The address by Scott Morrison at the National Press Club and his subsequent interview with Leigh Sales on Wednesday evening was, to say the least, uninspiring. Much of the generous time he was given was wasted on waffle.
For his audience of journalists, it was sleepy time, and one or two of them looked like they were about to drop off. For the politicians there lending moral support, they too looked none the wiser as to whether his message actually had content.
What was he saying? Answer: not much. The only message seemed to be a plan to move spending around, take from some, lump it somewhere else with no appreciable difference in the bottom line.

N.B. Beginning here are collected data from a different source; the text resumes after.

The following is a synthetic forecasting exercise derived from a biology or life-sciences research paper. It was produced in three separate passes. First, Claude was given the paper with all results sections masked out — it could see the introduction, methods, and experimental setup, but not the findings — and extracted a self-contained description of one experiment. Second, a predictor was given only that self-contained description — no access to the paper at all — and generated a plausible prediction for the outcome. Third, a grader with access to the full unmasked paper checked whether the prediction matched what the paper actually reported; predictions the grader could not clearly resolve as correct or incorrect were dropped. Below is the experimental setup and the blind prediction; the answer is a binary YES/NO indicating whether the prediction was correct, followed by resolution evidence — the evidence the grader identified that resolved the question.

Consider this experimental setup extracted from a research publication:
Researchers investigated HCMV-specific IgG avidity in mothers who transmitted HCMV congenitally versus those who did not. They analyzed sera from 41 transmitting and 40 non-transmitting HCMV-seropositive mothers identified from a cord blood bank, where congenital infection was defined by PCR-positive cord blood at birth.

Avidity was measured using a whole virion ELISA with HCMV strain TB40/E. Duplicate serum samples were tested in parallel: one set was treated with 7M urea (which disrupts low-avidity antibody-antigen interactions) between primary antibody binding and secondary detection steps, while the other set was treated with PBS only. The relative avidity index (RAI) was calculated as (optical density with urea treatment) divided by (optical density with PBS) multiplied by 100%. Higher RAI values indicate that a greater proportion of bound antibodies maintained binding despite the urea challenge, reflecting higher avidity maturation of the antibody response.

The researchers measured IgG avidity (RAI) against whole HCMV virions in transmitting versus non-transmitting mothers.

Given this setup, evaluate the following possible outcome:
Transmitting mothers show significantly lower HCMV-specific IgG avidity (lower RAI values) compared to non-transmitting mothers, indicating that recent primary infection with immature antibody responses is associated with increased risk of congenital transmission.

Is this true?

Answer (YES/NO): NO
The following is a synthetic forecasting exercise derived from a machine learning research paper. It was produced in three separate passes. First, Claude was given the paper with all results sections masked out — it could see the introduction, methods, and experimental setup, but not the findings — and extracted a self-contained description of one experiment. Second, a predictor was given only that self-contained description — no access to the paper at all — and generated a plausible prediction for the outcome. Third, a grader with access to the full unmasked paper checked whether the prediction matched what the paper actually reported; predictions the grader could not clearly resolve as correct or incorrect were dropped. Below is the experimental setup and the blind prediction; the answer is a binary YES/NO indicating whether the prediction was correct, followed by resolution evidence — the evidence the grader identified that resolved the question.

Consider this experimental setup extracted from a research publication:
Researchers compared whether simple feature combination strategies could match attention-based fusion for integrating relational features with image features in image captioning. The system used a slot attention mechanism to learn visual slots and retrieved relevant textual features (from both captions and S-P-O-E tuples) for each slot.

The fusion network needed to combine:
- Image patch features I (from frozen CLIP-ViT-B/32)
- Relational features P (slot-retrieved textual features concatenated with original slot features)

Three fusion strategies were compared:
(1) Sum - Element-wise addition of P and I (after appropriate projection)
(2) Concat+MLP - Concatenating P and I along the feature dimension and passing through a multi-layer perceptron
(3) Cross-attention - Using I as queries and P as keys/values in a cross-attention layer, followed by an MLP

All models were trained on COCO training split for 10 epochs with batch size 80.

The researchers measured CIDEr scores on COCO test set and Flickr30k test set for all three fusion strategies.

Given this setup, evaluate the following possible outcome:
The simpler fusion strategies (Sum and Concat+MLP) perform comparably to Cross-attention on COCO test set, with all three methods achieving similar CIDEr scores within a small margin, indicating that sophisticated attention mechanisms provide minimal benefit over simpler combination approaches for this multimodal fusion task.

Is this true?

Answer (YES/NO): NO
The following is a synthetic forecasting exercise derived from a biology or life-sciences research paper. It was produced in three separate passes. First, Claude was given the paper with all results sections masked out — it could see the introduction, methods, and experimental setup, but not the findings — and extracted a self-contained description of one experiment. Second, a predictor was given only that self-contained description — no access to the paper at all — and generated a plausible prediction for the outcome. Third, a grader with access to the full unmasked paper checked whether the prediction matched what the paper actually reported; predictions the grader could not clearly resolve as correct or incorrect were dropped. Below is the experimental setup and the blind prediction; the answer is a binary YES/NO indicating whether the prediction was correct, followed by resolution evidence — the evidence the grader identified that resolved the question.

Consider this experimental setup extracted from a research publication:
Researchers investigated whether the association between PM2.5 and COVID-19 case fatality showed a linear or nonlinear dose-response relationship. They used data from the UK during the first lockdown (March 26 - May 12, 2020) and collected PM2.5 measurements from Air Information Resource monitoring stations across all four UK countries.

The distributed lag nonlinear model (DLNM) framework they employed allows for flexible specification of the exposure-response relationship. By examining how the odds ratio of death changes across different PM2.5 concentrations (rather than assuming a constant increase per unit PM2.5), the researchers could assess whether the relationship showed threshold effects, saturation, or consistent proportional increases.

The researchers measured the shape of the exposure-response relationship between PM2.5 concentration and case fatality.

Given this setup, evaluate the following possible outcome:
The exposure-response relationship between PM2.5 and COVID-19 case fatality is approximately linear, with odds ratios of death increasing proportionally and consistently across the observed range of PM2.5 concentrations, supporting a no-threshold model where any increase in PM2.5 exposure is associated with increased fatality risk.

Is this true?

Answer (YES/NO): NO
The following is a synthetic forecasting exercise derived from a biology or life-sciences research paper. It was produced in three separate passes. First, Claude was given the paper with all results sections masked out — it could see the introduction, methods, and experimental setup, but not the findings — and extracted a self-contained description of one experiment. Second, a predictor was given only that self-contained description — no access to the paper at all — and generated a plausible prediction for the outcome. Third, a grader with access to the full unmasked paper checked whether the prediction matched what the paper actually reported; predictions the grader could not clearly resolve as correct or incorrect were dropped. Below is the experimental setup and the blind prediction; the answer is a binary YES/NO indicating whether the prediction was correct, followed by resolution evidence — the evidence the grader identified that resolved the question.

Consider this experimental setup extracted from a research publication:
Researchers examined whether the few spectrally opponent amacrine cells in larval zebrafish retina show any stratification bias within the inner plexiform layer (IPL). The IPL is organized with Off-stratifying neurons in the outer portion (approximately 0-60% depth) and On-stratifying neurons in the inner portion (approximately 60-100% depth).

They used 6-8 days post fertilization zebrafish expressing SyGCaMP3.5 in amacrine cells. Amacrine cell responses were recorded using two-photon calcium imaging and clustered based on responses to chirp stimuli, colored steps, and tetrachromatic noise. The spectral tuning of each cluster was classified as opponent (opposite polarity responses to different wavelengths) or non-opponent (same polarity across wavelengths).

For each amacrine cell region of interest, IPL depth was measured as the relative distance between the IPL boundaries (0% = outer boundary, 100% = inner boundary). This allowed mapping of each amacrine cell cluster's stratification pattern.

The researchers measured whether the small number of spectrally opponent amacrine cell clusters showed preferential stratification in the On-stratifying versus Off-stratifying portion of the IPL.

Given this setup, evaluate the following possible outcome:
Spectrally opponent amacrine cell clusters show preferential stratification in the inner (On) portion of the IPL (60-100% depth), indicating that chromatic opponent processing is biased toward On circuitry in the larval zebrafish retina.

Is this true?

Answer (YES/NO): YES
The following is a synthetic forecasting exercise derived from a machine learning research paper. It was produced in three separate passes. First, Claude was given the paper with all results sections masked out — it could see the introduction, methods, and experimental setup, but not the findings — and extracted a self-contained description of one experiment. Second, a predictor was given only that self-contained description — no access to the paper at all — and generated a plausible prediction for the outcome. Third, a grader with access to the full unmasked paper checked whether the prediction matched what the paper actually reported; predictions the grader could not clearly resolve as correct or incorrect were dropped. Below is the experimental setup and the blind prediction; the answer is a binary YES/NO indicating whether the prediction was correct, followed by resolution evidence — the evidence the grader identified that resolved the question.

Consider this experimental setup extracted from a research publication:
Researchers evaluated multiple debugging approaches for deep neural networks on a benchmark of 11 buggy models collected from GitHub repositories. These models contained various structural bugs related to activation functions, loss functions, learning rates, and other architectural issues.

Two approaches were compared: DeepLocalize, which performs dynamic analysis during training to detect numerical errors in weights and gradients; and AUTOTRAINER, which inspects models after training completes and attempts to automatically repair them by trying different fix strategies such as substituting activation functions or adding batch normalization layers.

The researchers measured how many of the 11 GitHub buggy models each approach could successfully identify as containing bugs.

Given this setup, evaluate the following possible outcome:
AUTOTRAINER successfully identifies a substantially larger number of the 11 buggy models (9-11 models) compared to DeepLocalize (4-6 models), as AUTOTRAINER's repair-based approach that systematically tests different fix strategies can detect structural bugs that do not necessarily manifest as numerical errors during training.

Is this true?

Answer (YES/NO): NO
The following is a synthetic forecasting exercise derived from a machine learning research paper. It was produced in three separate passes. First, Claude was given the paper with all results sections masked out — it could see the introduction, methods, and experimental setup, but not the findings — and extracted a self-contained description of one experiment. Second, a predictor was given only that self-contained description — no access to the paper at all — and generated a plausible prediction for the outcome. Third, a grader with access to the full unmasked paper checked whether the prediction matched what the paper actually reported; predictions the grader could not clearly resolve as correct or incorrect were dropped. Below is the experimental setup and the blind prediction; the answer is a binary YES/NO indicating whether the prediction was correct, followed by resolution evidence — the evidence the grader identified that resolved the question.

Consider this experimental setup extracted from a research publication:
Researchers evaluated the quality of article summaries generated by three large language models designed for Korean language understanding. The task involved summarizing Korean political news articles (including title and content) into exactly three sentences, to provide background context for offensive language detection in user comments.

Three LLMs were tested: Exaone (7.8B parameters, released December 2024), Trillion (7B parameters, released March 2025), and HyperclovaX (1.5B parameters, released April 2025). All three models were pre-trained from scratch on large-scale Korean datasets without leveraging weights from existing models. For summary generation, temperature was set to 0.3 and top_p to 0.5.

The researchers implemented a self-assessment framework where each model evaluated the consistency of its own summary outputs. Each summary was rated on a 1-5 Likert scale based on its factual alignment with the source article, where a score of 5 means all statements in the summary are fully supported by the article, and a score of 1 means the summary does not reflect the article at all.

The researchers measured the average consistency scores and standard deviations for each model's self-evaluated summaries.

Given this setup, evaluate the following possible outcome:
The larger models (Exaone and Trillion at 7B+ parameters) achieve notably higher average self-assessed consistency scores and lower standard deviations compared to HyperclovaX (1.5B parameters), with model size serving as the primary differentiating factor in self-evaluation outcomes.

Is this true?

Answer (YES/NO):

He talked about an, “uncertain outlook” limiting the government’s options. Really? When has an outlook ever been certain and doesn’t that mean you lead from the front, not hang back waiting to see what happens next?
His pet goal is to reduce spending and this is where he just doesn’t get it. He wants to take money away from some and give it to others, presumably in the form of tax cuts. That doesn’t mean more money available to spend. That means re-distributing existing spending. That won’t generate economic activity.
If you are confused, join the queue.
There’s every chance he is now feeling the heat after Labor have grabbed the initiative and announced tax expenditure savings in negative gearing, superannuation, capital gains and multi-national tax avoidance.
We will have to wait until the leaks from the budget begin before we can see how innovative Scott will be. His form to date suggests there’s not much turning around in his head beyond what Laura Tingle describes as, “overblown rhetoric”.
On the positive side, he has reinforced the common perception that the Coalition are a policy vacuum.